1. Validate and sanitize all user inputs used in email messages
Never concatenate user input directly into email headers. Use a dedicated email library that enforces header separation and provides safe building APIs. In Rust, the lettre crate is a common choice. Validate and encode recipient and sender fields, and avoid using certificate subject fields in headers unless you explicitly sanitize them.
use axum::{routing::post, Router};
use lettre::message::Mailbox;
use serde::Deserialize;
#[derive(Deserialize)]
struct EmailRequest {
recipient: String,
// other fields...
}
async fn send_email(Json(payload): Json<EmailRequest>) -> (StatusCode, String) {
// Validate recipient: allow only email characters, limit length, reject control characters
if !payload.recipient.chars().all(|c| c.is_ascii_alphanumeric() || c == '@' || c == '.' || c == '-' || c == '_') {
return (StatusCode::BAD_REQUEST, "Invalid recipient");
}
// Parse using a safe mailbox builder; this prevents header injection
let mailbox: Mailbox = format!("User <{}>", payload.recipient).parse().expect("valid mailbox");
// Build message with lettre, which keeps headers separate from body
let email = Message::builder()
.from("[email protected]".parse().unwrap())
.to(mailbox)
.subject("Notification")
.body(String::from_utf8_lossy(b"Hello, this is safe.").to_string())
.unwrap();
// Send via SMTP transporter (not shown)
StatusCode::ACCEPTED
}
fn app() -> Router {
Router::new().route("/email", post(send_email))
}
2. Treat Mutual Tls identity data as untrusted when used in emails
If you use certificate fields (e.g., subject) as sender identifiers, sanitize them strictly. Do not place them directly into headers. Instead, map them to a trusted sender list or encode them.
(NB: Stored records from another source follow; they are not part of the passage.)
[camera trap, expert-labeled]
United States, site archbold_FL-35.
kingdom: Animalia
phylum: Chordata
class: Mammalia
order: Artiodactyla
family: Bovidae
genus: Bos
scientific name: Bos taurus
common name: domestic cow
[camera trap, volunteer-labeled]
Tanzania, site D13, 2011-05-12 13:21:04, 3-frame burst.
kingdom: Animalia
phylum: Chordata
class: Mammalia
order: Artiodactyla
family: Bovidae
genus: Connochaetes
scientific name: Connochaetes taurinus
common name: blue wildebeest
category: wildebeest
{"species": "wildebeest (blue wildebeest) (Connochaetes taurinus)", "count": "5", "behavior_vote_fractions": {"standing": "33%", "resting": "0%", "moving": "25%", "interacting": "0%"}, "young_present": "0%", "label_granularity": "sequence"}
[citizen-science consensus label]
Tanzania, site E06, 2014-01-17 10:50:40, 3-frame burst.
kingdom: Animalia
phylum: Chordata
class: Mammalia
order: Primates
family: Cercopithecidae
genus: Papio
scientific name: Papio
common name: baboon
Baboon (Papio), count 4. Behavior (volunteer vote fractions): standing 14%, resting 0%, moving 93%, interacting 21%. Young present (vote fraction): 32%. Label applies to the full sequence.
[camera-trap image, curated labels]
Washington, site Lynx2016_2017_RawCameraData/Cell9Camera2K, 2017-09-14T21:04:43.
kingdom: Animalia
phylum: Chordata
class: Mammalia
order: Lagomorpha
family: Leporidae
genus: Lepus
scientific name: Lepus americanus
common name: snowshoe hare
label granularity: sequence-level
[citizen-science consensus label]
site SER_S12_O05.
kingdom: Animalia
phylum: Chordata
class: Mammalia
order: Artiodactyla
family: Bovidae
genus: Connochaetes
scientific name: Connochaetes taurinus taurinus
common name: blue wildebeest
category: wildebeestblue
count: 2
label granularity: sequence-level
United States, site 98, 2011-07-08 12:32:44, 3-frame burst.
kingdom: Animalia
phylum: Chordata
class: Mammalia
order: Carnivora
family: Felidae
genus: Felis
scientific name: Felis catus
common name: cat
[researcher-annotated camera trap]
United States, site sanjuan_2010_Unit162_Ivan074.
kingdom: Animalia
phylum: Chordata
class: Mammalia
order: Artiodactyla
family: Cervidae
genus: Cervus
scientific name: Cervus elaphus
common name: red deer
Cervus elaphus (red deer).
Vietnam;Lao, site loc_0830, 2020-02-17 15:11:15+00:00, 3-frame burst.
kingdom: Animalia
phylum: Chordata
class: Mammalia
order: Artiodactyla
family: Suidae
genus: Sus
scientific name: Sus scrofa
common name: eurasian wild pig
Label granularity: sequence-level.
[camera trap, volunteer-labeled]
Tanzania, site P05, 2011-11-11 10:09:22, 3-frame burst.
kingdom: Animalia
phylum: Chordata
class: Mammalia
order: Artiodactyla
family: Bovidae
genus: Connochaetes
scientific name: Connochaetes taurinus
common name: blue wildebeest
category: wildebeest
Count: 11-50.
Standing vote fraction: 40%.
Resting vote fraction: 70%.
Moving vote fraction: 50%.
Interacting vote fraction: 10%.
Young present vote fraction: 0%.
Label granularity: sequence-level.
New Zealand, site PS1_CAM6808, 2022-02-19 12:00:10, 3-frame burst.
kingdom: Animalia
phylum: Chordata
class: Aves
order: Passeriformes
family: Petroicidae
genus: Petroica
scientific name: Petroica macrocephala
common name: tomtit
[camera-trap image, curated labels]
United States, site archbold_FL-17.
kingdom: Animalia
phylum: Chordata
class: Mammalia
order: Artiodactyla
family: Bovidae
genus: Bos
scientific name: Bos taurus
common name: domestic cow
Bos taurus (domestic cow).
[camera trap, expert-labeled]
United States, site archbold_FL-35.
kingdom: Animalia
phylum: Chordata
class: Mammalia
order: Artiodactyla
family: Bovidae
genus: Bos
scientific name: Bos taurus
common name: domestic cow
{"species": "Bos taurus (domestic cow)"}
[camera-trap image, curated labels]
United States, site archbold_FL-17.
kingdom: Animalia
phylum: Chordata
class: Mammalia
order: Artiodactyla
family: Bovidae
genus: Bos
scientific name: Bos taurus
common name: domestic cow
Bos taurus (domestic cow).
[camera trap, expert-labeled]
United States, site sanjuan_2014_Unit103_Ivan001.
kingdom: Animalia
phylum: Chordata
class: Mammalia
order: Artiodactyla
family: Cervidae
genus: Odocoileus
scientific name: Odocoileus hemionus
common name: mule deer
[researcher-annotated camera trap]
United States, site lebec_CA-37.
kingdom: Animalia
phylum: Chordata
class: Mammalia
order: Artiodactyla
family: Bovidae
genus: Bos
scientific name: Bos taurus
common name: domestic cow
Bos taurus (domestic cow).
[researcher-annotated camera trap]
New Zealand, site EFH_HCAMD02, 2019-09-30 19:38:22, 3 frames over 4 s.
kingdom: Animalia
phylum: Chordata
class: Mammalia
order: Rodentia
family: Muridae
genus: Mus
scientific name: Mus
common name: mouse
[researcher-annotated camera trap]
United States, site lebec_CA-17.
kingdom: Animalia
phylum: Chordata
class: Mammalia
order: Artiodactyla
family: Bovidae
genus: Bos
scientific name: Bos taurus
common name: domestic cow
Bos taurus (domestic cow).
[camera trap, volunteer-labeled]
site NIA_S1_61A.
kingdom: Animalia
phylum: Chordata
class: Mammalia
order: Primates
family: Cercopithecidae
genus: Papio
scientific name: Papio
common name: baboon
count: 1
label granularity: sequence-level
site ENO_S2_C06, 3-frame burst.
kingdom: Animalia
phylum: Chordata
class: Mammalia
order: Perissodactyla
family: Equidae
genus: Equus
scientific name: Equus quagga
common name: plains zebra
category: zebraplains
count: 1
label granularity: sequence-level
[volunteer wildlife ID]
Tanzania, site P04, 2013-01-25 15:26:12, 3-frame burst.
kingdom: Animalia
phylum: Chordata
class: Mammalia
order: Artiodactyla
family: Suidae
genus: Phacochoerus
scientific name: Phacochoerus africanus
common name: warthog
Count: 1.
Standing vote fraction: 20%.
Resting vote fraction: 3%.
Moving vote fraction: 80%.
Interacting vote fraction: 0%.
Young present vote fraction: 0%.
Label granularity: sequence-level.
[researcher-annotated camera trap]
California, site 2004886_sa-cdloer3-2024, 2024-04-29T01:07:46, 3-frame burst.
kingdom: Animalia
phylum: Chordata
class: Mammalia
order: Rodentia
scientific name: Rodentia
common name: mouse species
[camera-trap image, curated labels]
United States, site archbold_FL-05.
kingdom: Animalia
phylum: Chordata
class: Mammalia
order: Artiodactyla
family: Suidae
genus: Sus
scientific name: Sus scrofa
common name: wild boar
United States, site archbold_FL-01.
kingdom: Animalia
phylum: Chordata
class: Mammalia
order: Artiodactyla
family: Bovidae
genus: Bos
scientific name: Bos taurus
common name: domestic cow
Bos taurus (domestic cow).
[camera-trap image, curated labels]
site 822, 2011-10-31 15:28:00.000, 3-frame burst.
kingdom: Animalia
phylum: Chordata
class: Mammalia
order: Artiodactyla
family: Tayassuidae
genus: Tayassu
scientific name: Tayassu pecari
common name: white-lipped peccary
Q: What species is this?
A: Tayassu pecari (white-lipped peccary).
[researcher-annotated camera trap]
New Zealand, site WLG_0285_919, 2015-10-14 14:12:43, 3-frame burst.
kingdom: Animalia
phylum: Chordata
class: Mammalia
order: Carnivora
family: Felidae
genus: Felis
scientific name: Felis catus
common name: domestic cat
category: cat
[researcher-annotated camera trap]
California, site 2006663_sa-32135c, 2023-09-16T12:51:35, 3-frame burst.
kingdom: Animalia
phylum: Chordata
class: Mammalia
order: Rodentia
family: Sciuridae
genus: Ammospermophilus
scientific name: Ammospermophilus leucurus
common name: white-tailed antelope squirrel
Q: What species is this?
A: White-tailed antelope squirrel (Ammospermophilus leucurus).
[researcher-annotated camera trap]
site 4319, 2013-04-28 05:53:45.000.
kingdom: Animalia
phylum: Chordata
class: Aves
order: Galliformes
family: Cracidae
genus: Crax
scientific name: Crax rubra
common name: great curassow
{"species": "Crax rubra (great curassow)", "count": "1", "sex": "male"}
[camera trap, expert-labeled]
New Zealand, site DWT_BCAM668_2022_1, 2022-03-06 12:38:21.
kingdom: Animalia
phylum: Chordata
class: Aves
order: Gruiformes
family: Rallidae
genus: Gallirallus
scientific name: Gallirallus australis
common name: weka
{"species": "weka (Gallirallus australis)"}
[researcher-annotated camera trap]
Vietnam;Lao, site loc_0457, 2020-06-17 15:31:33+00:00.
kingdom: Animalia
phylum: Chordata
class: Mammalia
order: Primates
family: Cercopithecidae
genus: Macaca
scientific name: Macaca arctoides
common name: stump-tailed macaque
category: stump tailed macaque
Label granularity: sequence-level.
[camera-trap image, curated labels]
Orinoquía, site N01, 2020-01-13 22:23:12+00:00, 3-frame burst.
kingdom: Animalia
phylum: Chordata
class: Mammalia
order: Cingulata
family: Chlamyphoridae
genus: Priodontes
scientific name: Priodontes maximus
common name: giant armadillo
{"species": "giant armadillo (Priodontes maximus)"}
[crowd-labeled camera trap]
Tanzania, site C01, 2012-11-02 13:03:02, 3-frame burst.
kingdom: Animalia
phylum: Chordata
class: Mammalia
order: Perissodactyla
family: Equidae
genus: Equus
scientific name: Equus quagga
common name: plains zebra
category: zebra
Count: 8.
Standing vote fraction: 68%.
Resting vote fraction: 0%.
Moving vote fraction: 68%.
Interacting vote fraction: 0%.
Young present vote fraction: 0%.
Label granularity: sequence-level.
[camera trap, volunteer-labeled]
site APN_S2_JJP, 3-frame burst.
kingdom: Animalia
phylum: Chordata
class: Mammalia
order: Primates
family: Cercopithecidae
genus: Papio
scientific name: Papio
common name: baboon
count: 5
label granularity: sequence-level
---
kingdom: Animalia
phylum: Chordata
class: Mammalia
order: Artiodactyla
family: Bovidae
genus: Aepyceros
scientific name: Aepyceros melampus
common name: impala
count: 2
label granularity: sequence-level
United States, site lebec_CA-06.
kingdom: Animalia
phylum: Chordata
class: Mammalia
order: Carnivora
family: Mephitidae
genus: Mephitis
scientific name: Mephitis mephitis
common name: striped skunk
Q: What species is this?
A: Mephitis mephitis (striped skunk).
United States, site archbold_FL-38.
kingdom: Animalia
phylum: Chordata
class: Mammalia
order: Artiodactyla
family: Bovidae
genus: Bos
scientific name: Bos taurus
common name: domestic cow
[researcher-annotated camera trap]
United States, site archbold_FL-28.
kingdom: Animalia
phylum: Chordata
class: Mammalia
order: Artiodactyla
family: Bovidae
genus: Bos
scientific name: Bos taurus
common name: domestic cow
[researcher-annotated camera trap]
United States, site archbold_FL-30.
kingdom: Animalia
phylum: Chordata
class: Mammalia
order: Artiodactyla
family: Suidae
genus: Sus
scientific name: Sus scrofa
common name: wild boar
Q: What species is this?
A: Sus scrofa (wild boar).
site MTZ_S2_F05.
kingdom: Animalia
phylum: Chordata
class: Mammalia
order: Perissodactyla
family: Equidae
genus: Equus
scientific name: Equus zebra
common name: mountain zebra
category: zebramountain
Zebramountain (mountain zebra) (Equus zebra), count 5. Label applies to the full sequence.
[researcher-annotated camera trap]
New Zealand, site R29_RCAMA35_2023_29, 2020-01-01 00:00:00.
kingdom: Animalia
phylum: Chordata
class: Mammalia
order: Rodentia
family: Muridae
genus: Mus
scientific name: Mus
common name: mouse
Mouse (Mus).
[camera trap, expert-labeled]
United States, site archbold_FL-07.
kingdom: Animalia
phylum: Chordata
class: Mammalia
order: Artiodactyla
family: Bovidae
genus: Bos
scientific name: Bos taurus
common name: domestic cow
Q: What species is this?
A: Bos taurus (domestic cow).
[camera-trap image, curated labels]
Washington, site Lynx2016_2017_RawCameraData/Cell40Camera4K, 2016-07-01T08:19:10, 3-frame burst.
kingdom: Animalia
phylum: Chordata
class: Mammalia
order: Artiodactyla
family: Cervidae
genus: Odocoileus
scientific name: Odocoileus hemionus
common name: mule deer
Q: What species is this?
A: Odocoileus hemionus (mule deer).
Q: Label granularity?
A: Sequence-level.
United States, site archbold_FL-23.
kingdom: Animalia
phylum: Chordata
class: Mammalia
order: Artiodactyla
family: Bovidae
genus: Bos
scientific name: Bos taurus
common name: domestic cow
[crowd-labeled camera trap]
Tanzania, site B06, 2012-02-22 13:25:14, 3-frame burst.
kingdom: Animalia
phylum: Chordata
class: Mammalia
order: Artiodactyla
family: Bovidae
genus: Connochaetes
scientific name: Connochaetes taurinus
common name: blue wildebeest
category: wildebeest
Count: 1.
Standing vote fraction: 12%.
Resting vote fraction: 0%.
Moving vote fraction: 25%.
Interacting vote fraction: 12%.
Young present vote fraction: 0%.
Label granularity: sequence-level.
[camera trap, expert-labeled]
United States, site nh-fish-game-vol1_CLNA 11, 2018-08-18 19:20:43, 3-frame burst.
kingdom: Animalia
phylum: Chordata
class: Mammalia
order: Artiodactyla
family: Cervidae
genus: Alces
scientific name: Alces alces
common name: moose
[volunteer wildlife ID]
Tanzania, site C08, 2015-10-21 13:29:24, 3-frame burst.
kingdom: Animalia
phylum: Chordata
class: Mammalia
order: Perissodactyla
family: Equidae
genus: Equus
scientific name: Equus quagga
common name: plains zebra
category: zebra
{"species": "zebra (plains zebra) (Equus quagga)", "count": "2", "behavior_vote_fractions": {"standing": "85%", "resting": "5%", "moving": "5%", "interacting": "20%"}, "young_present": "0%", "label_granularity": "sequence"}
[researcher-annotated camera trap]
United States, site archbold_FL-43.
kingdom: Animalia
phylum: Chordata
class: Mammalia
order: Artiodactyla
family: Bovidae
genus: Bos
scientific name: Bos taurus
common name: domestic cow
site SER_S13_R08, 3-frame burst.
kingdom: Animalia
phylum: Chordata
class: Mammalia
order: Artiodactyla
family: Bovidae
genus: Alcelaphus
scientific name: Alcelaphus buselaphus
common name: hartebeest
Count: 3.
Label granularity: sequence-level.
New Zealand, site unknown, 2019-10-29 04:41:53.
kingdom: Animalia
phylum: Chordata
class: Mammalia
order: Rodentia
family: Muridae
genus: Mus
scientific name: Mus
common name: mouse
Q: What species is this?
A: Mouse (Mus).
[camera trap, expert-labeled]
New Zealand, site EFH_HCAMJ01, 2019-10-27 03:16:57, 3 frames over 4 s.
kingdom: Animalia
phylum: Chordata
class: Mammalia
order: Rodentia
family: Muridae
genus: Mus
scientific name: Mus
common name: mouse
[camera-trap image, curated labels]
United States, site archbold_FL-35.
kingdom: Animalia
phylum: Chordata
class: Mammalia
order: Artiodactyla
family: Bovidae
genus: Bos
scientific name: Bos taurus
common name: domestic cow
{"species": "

use axum::extract::Extension;
use std::sync::Arc;
struct Config {
allowed_senders: Vec<String>,
}
async fn send_email_with_mtls(
Json(payload): Json<EmailRequest>,
Extension(config): Extension<Arc<Config>>
) -> (StatusCode, String) {
// Suppose we want to use certificate subject as sender; first validate it
let sender_from_cert = get_cert_subject_from_request(); // hypothetical extraction
if !config.allowed_senders.contains(&sender_from_cert) {
return (StatusCode::FORBIDDEN, "Sender not allowed");
}
// Still sanitize before using in headers; use a safe mapping
let safe_sender = format!("{}", sender_from_cert.replace("\r", "").replace("\n", ""));
let mailbox: Mailbox = format!("{}<{}>", safe_sender, payload.recipient).parse().unwrap();
let email = Message::builder()
.from(mailbox)
.to("[email protected]".parse().unwrap())
.subject("Notification")
.body(String::from_utf8_lossy(b"Hello").to_string())
.unwrap();
StatusCode::ACCEPTED
}
3. Reject or escape newlines in any user-controlled strings used in email contexts
Ensure that any data placed into headers or the start of the message body cannot contain \r or \n. For message bodies, use libraries that handle MIME boundaries safely rather than string concatenation.
fn assert_no_crlf(s: &str) -> bool {
!s.contains('\r') && !s.contains('\n')
}
// Apply to any field that may end up in a header
if !assert_no_crlf(&payload.recipient) {
return (StatusCode::BAD_REQUEST, "Invalid input: CRLF not allowed");
}
By combining strict input validation, safe email libraries, and careful treatment of Mutual Tls identity data, you can prevent Email Injection while preserving the security benefits of mutual authentication.